Jason V. Paul

Date of Award


Document Type


Degree Name

Doctor of Philosophy (PhD)


Department of Electrical and Computer Engineering

First Advisor

Peter J. Collins, PhD.


Previously, Transformational Optics (TO) has been used as a foundation for designing cylindrical cloaks. The TO method uses a coordinate transform to dictate an anisotropic material parameter gradient in a cylinder coating that guides waves around the cylinder to reduce the Radar Cross Section (RCS). The problem is that the material parameters required for the TO cloak are not physically realizable and thus must be approximated. This problem is compounded by the fact that any approximation deviates from the ideal design and will allow fields to penetrate the cloak layer and interact with the object to be cloaked.

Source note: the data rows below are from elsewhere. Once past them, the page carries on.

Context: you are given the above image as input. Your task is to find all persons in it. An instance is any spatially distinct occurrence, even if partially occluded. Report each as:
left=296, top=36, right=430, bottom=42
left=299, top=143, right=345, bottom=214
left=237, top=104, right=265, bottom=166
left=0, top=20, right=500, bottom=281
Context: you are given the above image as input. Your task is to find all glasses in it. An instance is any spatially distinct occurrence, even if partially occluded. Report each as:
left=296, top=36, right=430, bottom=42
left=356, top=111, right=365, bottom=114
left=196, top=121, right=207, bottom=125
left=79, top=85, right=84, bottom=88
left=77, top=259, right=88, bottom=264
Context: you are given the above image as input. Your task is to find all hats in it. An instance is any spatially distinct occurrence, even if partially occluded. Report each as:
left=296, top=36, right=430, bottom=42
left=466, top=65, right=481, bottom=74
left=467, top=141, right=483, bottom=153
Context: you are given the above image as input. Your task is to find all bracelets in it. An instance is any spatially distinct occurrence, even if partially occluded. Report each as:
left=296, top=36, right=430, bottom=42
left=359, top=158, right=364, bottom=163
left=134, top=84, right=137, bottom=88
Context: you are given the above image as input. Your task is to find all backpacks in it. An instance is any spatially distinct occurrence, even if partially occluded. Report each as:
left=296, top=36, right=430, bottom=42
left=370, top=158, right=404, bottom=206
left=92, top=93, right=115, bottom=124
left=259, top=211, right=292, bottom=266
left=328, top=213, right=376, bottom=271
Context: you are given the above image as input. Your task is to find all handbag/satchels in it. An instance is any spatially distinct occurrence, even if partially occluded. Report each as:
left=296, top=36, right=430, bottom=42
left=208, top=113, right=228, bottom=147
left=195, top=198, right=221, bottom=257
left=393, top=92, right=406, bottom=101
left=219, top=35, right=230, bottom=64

Since the TO method does not account for this interaction, approximating the ideal TO parameters is doomed to suboptimal results. However, through the use of a Green's function, an optimized isotropic cloaked cylinder can be designed in which all of the physics are accounted for. If the contribution due to the scatterer is 0, then the observer, regardless of position, will only observe the contribution due to the source and thus the object is cloaked from observation. The contribution due to the scatterer is then used as a cost functional with an optimization algorithm to find the optimal parameters of an isotropic cloaked cylinder. Although the material parameters in this design method can be fulfilled by any material, metamaterials are used to study their viability and assumptions in this application. This process culminates in the design, fabrication and measurements of a cloaked cylinder made of metamaterials that operate outside of their resonant bands. We show bistatic RCS reduction for nearly every angle along with monostatic RCS reduction for nearly every frequency in the range of 5GHz-15GHz. Most importantly, the experimental results validate the use of a Green's function based design approach and the implementation of metamaterials for normally incident energy.